* _Assignment_:
If you see a picture in the data below, omit it and copy the rest exactly.

* _Material provided_:
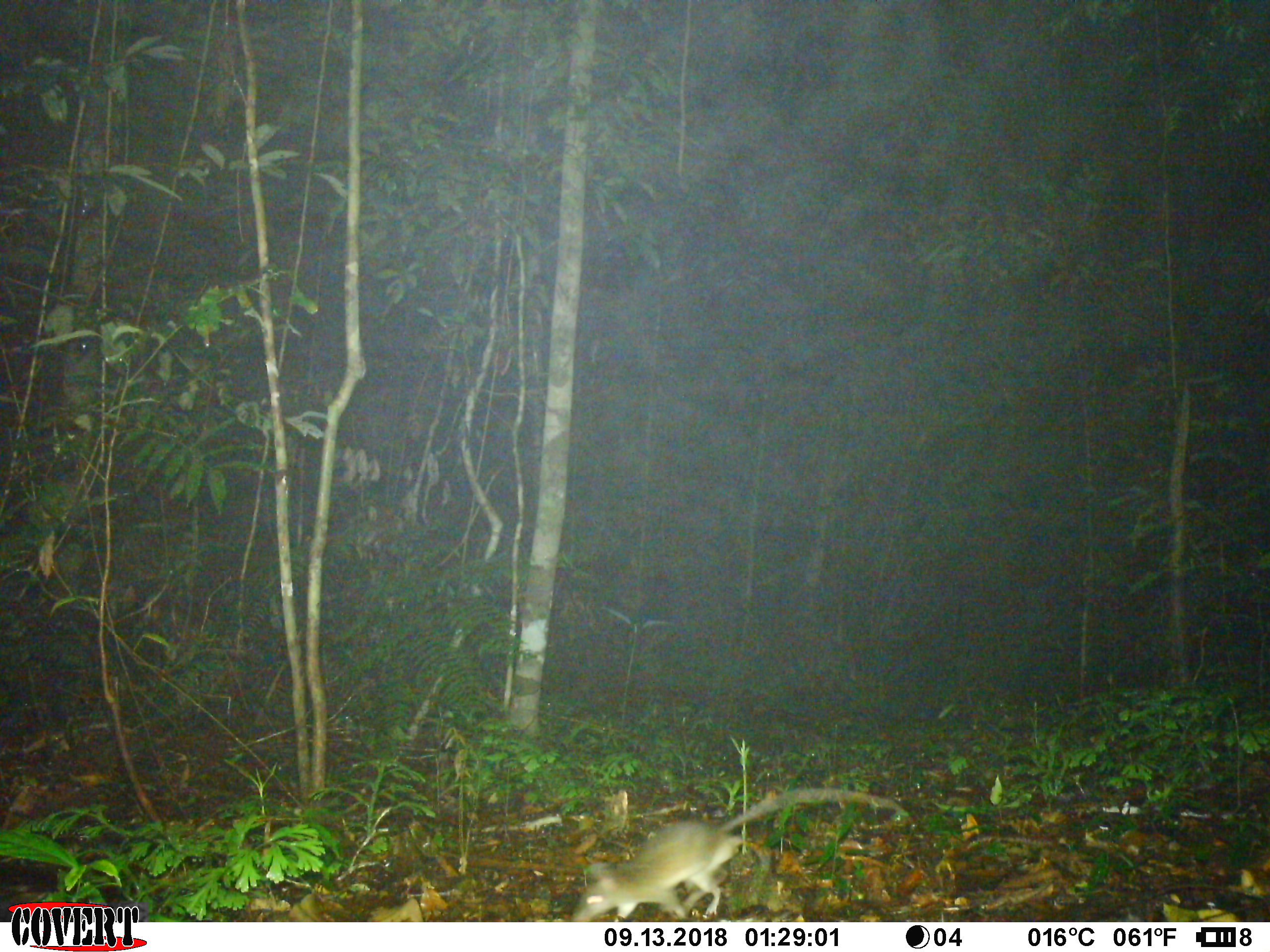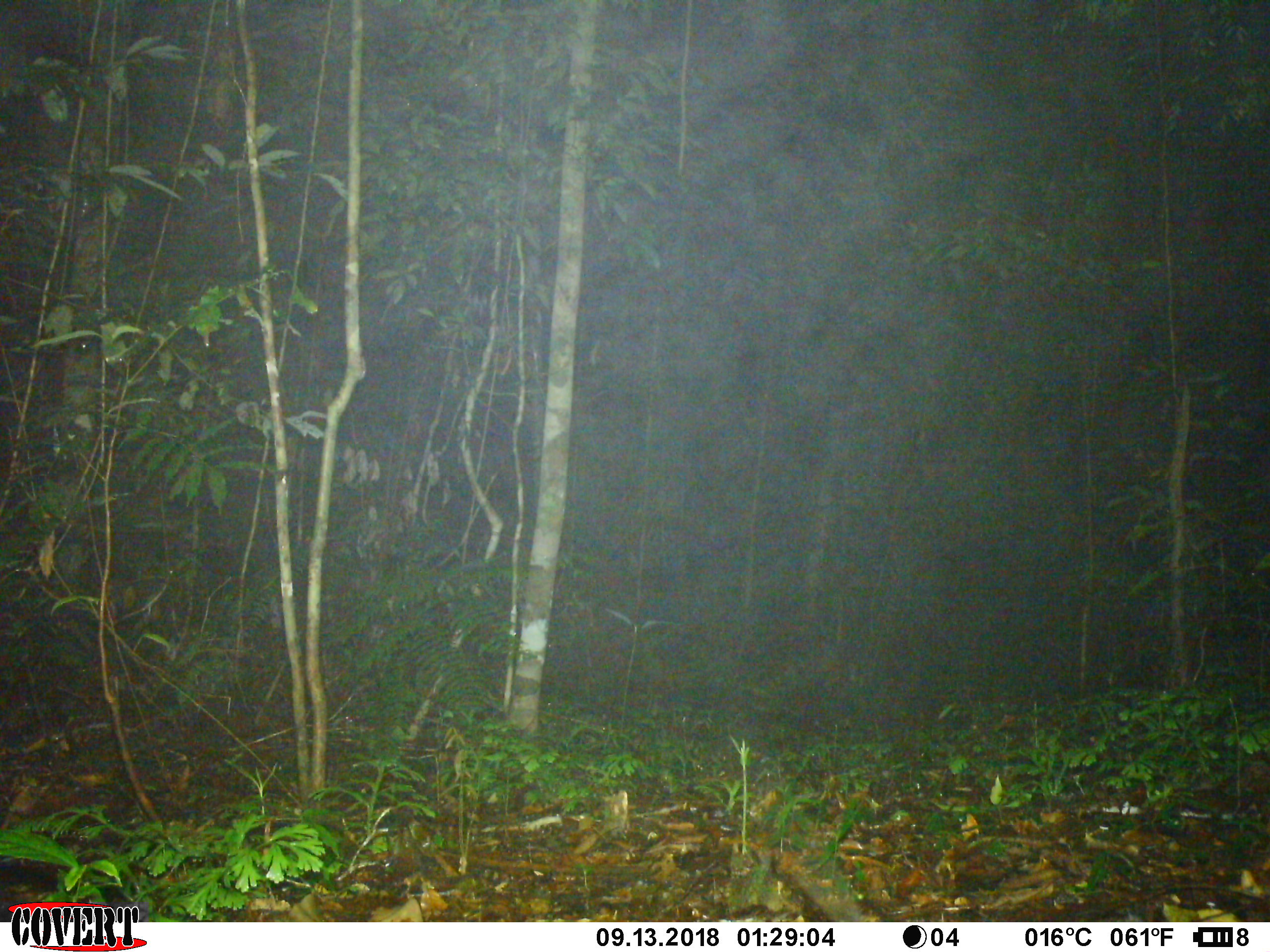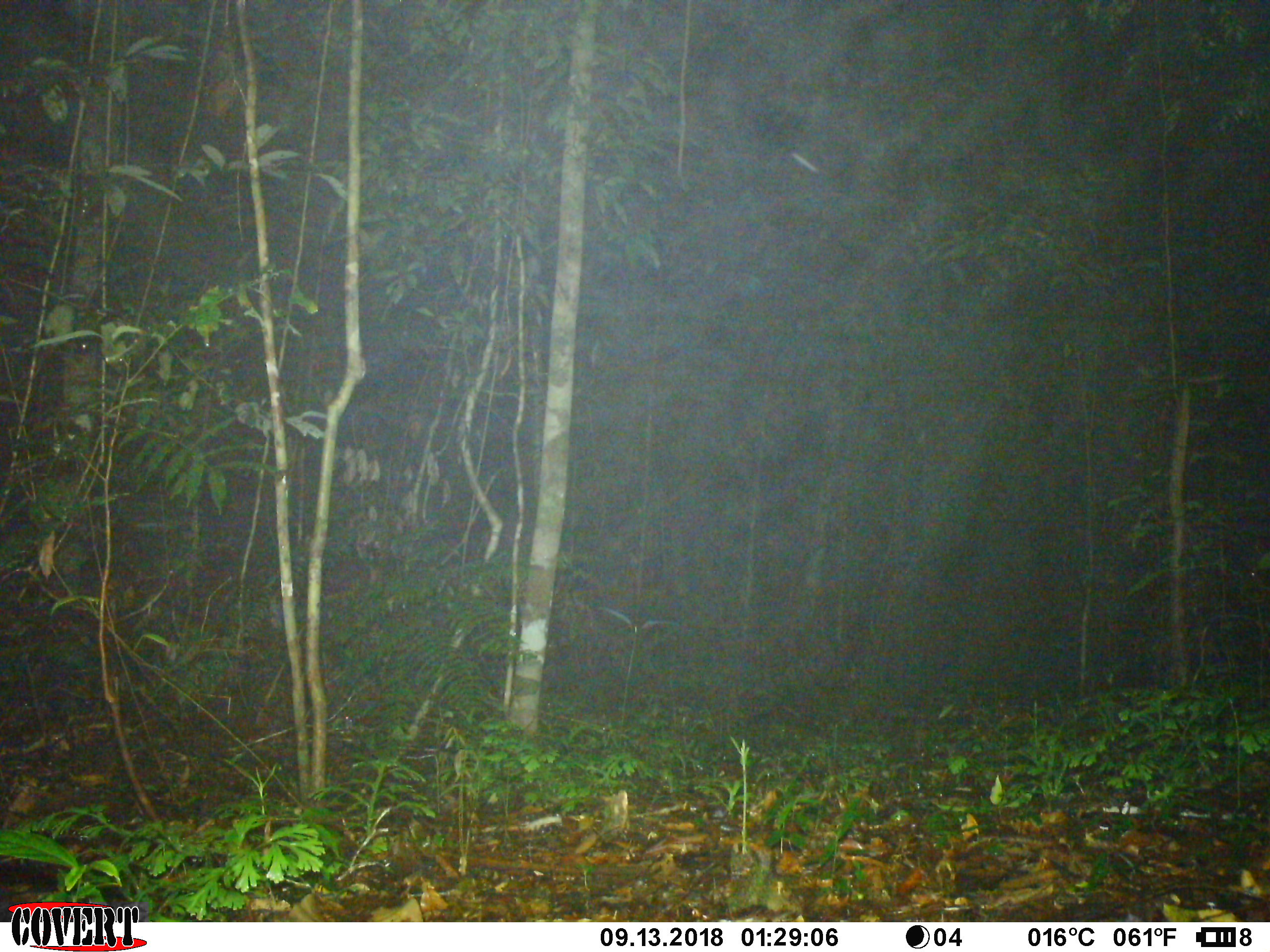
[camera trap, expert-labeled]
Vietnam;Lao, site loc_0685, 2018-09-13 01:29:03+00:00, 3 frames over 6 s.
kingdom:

* _Answer to the problem_:
[camera trap, expert-labeled]
Vietnam;Lao, site loc_0685, 2018-09-13 01:29:03+00:00, 3 frames over 6 s.
kingdom:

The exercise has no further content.